Less severe aberrations are often described as visual distortions. Visual distortions are more common than visual hallucinations [9]; their incidence is estimated to be at least double that of hallucinations [10]. Although visual processing deficits have been well documented in patients with schizophrenia [11–14], they are also seen across the psychosis spectrum—they have been documented in individuals at Ultra High Risk for conversion to a psychotic disorder [15,16] and in individuals with schizotypal personality disorder [17–19]. Moreover, it appears that relatives of patients with a psychotic disorder likewise display deficits in visual processing [20–22]. Thus, the study of aberrant visual perception spans diagnostic and genetic aspects of the psychosis spectrum.

The purpose of the proposed work is to combine measures of scene segmentation and surround suppression behaviors as a measure of perceptual organization in schizophrenia. Surround suppression tasks are thought to (1) involve gain control mechanisms in early visual cortex [23]; and (2) rely on inhibitory GABAergic neurotransmission [24]. The process of scene segmentation (alternatively conceptualized as perceptual grouping) involves parsing of visual scenes into coherent patterns (i.e., texture boundaries) and objects (i.e., surface segregation; [25]). It appears that processes involved in the detections of texture boundaries involve feedforward signals from V1 to higher visual areas in parietal and temporal cortices, while surface segregation relies on feedback connections originating in temporal areas and extending to V1 [26]. Patients with psychotic disorders consistently demonstrate deficits in early visual processing [27–29]. Examining the upstream and downstream connections from early visual cortex could elucidate the neural mechanisms underlying a robust finding in the study of psychotic disorders.

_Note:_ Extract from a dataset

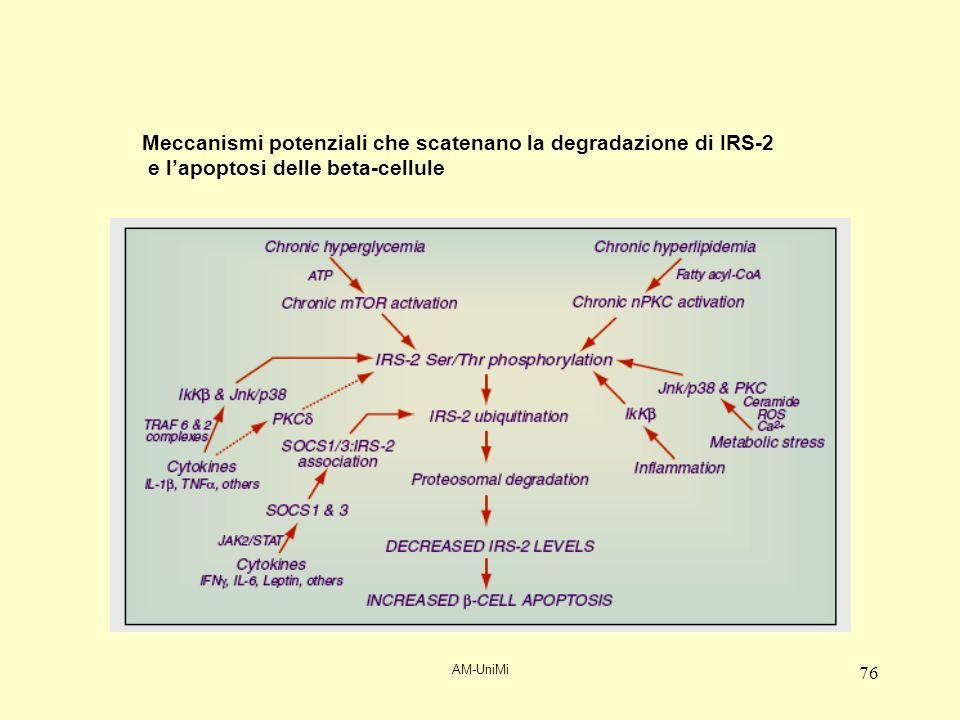 AM-UniMi 76 Meccanismi potenziali che scatenano la degradazione di IRS-2 e lapoptosi delle beta-cellule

It has been suggested that early visual processing is partially dependent on local gain control mechanisms [30,31], coupled with long-range inputs from higher areas along the visual pathway [32]. Therefore, “higher-order” visual areas provide feedback inputs to local gain control mechanisms [33]. It appears that both local and long-range influences—coupled with feedforward and feedback interactions between levels of visual processing—determine the accuracy of visual percepts [34]. Divisive normalization has been proposed as a cortical computation to explain a neuron’s response as determined by a driving afferent input and divisive input from a group of neurons in the same network [35]. Divisive gain control—a subset of divisive normalization—has been successfully applied to model neuronal properties in early visual cortex [36] encoding reward value in decision-making circuits [37], as well as multisensory integration [38].

Schwartz and colleagues [39] found that by revising a Gaussian Scale Mixture model (GSM) to account for the probability that a center and surround are part of the same visual object, one can closely approximate behavioral data from the tilt illusion. Given that GSM models are well-suited to modeling statistics in natural images [40], they may also serve to explain reduced suppressive effects induced by psychophysical laboratory paradigms in patients with schizophrenia [13]. By extending the model developed by Schwartz and colleagues [39] to generalize across multiple scene segmentation cues [41], one can compare the model parameters reflecting local and long-range inhibition to alterations in visual perception (see Figure 1).

Herein, we propose to examine the neural mechanisms underlying visual hallucinations and distortions in individuals with a psychotic disorder (IPDs) and first-degree biological siblings of individuals with a psychotic disorder (SibIPDs) and healthy controls (HC). The cortical networks underlying vision constitute some of the best-understood mechanisms within cognitive neuroscience—nearly a third of human cortex is devoted to visual processing [42]. Present theories suggest that early abnormalities in visual perception trigger a neural cascade leading to downstream alterations in visual experience in psychosis. Yet, the nature of how basic and complex visual functions give rise to aberrant visual perception in psychosis remains unclear. The primary goals of the proposed work are to use psychophysical tasks and neuroimaging techniques to (1) precisely characterize behavioral and neural abnormalities in individuals with psychotic disorders during visual perception; (2) acquire a mechanistic understanding of these abnormalities through development and validation of a computational model; and (3) determine if said mechanisms mark genetic liability for psychosis (i.e., constitute a biomarker).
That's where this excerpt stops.